Renewed Leadership for the Broad Indexes?

The S&P 600 Small Cap index finally broke above the 363 resistance mark on Monday. As the chart below reflects the move has taken some time to develop, but now the question begs… how high do we move from here? Or, is this a false break similar to the one posted on March 19th? Either way this is a move worthy of watching short term. The short term target on the move higher is 496 for the index. The small cap stocks led the way early off the October lows in 2011, but has been trading sideways since early February. Are they an indicator for the next leg higher in the broad markets? That is the move we are looking for short term. Monday gave several sectors a needed move higher which could  extend the move higher for the broad markets.

Technology has been a solid leader and extended the move above resistance on Monday. The move on XLK pushed through the $30.10 mark and is in position to take the next leg higher. The key to the move higher for the sector will be the semiconductor stocks (SOXX) which made a solid move above resistance as well on Monday closing above $59.60. Networking (IGN) has been the laggard of the sector overall, but made a solid move above $30.65 with $31.75 the next resistance point. Cisco made a solid move to a new high to lead the sector. Both sectors could offer the needed catalyst on the upside. Watch for a follow through in the sub-sectors to carry the broader technology sector higher as well.

Healthcare jumped with the broad markets, but I believe they moved higher in anticipation of the Supreme Court making a ruling versus delaying a decision in relation to the Obama Healthcare Plan. Either way you have to like the moves higher in the sector. Medical devices, pharmaceuticals, providers and biotech all jumped higher on Monday. The sector recently broke from consolidation at $36.50 and has spent the last two weeks testing the move. The sector held support and and is now back above the previous high. The strong push to the upside will be important to watch as the Court decides on the outcome and the sectors ultimate direction. The providers (IHF) will have the biggest impact from a negative ruling.

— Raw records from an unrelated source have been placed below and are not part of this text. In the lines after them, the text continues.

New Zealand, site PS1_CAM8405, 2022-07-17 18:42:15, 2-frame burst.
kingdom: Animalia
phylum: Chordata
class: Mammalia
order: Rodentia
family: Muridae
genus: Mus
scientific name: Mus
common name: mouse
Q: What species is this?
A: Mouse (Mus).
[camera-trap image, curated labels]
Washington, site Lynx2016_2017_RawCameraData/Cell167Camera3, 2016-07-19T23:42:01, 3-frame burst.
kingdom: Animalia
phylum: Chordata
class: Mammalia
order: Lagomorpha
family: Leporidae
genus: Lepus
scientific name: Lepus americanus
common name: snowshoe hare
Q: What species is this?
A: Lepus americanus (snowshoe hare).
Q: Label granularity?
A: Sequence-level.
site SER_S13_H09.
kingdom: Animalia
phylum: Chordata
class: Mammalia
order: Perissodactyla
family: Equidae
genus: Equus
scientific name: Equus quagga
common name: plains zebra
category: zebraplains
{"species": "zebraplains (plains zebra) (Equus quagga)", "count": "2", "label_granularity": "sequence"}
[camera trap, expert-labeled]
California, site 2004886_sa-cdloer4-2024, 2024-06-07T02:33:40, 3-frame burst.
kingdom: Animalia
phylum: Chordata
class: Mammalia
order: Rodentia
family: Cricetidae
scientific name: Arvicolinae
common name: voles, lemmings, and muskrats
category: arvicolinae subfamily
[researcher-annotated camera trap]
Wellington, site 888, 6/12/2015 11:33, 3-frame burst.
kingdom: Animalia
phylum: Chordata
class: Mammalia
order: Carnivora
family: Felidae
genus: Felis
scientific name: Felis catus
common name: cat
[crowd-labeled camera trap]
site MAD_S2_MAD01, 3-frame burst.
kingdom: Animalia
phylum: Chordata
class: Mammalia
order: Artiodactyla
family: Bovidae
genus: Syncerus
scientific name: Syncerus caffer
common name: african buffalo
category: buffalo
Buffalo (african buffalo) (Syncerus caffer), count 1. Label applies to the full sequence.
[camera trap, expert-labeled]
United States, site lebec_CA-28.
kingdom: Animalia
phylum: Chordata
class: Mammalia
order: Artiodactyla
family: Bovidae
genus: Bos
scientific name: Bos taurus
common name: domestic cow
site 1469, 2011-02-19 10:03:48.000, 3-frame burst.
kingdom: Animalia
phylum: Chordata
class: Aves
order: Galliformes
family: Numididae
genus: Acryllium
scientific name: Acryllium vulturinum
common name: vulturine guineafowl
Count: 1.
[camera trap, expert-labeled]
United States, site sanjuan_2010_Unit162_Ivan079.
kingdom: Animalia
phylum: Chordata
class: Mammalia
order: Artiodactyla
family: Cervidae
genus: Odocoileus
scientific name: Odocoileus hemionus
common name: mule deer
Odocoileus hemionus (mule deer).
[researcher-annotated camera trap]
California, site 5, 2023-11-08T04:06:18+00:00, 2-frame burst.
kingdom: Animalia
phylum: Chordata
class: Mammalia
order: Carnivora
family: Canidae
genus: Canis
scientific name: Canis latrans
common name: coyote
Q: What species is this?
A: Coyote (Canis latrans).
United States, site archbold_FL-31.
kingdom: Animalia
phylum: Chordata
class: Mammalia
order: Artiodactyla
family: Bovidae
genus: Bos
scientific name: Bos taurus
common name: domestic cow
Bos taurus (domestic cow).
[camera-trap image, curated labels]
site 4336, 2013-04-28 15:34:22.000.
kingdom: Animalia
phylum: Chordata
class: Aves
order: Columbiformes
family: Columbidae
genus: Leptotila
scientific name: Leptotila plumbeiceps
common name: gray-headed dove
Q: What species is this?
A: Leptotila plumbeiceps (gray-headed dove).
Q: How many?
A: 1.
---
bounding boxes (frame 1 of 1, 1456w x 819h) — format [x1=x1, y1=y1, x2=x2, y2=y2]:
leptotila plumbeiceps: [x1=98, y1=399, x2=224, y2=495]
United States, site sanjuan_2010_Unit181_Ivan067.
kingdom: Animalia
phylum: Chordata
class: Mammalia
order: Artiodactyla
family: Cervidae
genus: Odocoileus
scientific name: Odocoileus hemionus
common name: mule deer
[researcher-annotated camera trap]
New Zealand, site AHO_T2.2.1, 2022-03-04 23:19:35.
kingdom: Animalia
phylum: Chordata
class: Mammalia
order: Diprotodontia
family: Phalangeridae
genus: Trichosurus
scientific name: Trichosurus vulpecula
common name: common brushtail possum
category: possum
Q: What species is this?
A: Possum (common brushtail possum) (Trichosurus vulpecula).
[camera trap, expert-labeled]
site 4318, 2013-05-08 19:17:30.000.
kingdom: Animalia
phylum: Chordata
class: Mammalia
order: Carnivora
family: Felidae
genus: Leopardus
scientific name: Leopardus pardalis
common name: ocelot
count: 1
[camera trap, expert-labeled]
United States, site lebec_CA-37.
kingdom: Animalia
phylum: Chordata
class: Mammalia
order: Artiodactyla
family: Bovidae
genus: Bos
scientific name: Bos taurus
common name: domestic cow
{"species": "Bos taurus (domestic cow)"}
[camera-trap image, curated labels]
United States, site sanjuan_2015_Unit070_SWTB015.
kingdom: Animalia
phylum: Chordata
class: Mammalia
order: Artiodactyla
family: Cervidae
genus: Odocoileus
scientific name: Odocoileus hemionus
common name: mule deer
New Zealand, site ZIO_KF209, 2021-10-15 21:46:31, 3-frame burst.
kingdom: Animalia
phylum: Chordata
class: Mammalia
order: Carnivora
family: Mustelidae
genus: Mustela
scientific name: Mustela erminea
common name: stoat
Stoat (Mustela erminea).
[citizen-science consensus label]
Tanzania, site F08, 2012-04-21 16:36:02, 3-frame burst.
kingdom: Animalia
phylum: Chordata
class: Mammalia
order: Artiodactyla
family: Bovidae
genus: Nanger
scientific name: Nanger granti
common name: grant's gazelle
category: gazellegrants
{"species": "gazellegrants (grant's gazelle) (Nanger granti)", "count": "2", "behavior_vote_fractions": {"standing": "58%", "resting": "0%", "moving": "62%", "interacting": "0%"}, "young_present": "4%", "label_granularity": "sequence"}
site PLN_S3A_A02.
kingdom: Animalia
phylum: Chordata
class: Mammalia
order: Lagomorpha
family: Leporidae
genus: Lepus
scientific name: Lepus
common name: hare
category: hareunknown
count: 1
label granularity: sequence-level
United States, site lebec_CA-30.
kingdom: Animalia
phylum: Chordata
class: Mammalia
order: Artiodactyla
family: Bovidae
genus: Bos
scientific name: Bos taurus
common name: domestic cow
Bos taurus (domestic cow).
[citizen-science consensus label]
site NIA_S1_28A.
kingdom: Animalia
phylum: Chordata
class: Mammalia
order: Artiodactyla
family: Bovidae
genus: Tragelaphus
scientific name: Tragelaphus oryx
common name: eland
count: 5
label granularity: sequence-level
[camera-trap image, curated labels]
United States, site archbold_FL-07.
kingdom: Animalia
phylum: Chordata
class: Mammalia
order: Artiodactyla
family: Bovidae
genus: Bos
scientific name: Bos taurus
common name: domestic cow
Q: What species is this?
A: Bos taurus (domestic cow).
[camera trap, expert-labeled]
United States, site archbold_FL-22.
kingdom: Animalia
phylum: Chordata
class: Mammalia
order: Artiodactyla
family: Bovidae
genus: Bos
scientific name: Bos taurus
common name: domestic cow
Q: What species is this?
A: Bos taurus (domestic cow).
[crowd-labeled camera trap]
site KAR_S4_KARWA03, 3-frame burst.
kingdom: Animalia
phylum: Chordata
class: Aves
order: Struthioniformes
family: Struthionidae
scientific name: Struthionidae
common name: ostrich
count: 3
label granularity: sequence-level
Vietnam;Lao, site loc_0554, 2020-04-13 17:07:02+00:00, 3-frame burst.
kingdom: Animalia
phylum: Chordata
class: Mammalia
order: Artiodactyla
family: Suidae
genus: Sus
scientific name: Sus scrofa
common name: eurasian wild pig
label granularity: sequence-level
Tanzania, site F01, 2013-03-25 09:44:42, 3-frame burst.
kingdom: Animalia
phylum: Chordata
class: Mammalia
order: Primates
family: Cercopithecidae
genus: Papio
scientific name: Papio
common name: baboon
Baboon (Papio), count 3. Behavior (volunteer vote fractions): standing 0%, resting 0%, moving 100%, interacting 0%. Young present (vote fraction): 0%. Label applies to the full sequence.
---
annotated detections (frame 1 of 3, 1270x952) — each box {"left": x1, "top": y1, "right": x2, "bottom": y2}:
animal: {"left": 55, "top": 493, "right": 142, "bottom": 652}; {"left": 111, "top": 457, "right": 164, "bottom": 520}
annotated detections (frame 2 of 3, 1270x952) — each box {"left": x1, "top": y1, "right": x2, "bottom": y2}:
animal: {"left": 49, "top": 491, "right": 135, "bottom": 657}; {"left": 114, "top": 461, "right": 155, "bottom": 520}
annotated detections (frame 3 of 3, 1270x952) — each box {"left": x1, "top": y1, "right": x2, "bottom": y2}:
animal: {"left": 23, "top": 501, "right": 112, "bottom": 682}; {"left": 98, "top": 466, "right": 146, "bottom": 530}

Financials rallied back near the current high with the banks, regional banks and insurance stocks doing their part. The decline on Thursday caught most investors attention as the banks struggled with the economic data and outlook. However, they bounced on Friday and moved back to the high on Monday. The outlook is positive, but we have to be protective as the move higher is extended short term. Either be willing to accept volatility or take some short term profits as this plays out. The consistent move of late is coming from the broker/dealers. As the chart below shows, they were late to the game but they have provided a solid move higher in March. The ETF has low volume relative to buying the sector, but provides a great list to scan for the leaders in the sector. Financials remain a leader and key sector for the broad markets advance.

Precious metals moved on the Bernanke effect Monday. They have not been a leader for the markets overall and have been more of drag in fact. The chart of gold below shows the volatility and lack of direction overall. If anything the move may signal an upside trade, but even that is not clear. Why post this chart in the update? Simply because we know everyone is watching and waiting for gold to be a buy. The move on Monday was positive, but the short term downtrend remains in play and the bump came from comments from the Fed Chairman. Unless there are some actions to follow up the words, I am not looking for a big move in gold short term.

The markets were in need of a catalyst for the next leg higher in the broad markets. Did they get it from Bernanke? Will it last? Do the sectors above have the drive to take the markets higher? If so, for how long? The answer to all these questions and more will come in time. I am not a prophet, but the trends are in place to move higher and the catalyst on Monday was needed to extend the trend. The next couple of weeks will provide plenty of economic data to aid in the move higher or they will create doubt. The tie breaker will come with earnings as they begin in two weeks. Plenty to watch and ponder in the coming weeks, but the trend will the ultimate decision maker moving forward. Set your stops and manage your risk.